Enunciado 1 –
De acordo com o trecho sobre a RLS, qual é a prevalência estimada no Brasil?
Enunciado 2 –
Passe para o inglês esta frase do trecho sobre a RLS: "A RLS pode apresentar-se menos de uma vez no mês ou diariamente, com os sintomas podendo remitir por vários períodos de tempo."

Trecho –
════════════════

A RLS, ou doença de Willis-Ekbom, é um distúrbio do movimento, decorrente de alterações na integração sensoriomotora e caracterizado pela urgência de movimentar as pernas e braços, em geral, em resposta a uma disestesia desagradável. É mais frequente em mulheres com mais idade. E seus sintomas são mais comumente bilaterais. No entanto, sua expressão é influenciada por fatores genéticos, ambientais e médicos (exemplo: inibidores seletivos e não seletivos da recaptação de serotonina).

A RLS pode apresentar-se menos de uma vez no mês ou diariamente, com os sintomas podendo remitir por vários períodos de tempo. Sua intensidade também pode variar de leve a debilitante. RLS pode ser classificada como primária ou secundária de acordo com sua origem. Os casos de RLS secundária são atribuídos a comorbidades como deficiência de ferro, doença renal em estágio terminal e gestação. A maioria dos pacientes com RLS também apresenta Movimentos Periódicos dos Membros do Sono (PLMS, do inglês Periodic Limb Movements of Sleep). Entre as principais consequências da RLS estão o comprometimento do sono e a qualidade de vida, ansiedade e depressão.

Leia mais: ‘Enxaqueca: evidências do que fazer (e do que não fazer)’

Enquanto em populações europeias e americanas a frequência é de cerca de 2 a 3%, um estudo brasileiro estima sua prevalência em 6,4% em nosso país. No entanto, a despeito de seu impacto, a RLS ainda é subdiagnosticada.

O diagnóstico da RLS é clinico e baseia-se na presença de cinco critérios:

  1. Uma urgência para mover as pernas usualmente, mas nem sempre, acompanhada de (ou com a impressão de ter sido causada por) sensação desconfortável e desagradável nas pernas.
  2. A urgência para mover as pernas e qualquer sensação desagradável que a acompanha começa ou piora durante períodos de repouso ou inatividade tais como deitar ou sentar.
  3. A urgência para mover as pernas e qualquer sensação desagradável que a acompanha é parcialmente ou totalmente aliviada pelo movimento como caminhada ou alongamento, pelo menos durante a continuidade da atividade.
  4. A urgência para mover as pernas e qualquer sensação desagradável que a acompanha durante o repouso ou inatividade ocorre somente (ou é pior) à noite do que durante o dia.
  5. A ocorrência das características acima não é explicada apenas como um sintoma decorrente de outra condição médica ou comportamental (ex: mialgia, estase venosa, edema de pernas, artrites, câimbras nas pernas, desconforto posicional, pisada habitual).

════════════════

Material apresentado –
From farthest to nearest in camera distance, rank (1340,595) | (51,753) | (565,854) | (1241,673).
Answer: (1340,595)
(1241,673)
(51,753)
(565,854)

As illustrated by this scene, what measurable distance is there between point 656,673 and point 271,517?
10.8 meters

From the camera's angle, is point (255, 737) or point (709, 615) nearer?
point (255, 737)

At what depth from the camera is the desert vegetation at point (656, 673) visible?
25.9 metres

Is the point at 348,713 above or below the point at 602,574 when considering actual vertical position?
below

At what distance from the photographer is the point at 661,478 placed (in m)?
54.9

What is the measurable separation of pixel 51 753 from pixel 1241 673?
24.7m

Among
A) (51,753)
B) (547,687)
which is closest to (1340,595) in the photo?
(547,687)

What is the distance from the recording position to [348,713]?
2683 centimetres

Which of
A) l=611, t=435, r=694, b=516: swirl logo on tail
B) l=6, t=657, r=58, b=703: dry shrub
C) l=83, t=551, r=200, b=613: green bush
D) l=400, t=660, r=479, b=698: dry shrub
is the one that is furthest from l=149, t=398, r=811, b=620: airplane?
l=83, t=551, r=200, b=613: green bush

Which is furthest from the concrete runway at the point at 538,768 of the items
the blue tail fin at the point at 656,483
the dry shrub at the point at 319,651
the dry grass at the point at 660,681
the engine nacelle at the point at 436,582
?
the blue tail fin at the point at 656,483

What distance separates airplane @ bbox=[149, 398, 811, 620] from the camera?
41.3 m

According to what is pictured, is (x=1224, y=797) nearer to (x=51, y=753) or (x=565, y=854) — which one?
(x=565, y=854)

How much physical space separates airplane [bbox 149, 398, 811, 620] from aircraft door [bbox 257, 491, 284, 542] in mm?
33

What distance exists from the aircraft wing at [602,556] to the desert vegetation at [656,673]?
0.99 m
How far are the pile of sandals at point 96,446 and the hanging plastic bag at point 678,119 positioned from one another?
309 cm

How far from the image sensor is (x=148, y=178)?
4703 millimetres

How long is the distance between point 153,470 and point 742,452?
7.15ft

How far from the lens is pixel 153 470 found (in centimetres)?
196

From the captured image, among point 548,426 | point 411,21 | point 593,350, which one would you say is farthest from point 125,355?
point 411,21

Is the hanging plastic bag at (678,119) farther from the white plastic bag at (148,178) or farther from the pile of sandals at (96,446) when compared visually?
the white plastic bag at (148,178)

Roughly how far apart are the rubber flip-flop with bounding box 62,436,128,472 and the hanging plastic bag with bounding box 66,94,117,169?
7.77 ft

════════════════

Resposta 1 –
Um estudo brasileiro estima a prevalência da RLS no Brasil em 6,4%.

Resposta 2 –
RLS may present less than once a month or daily, with symptoms able to remit for various periods of time.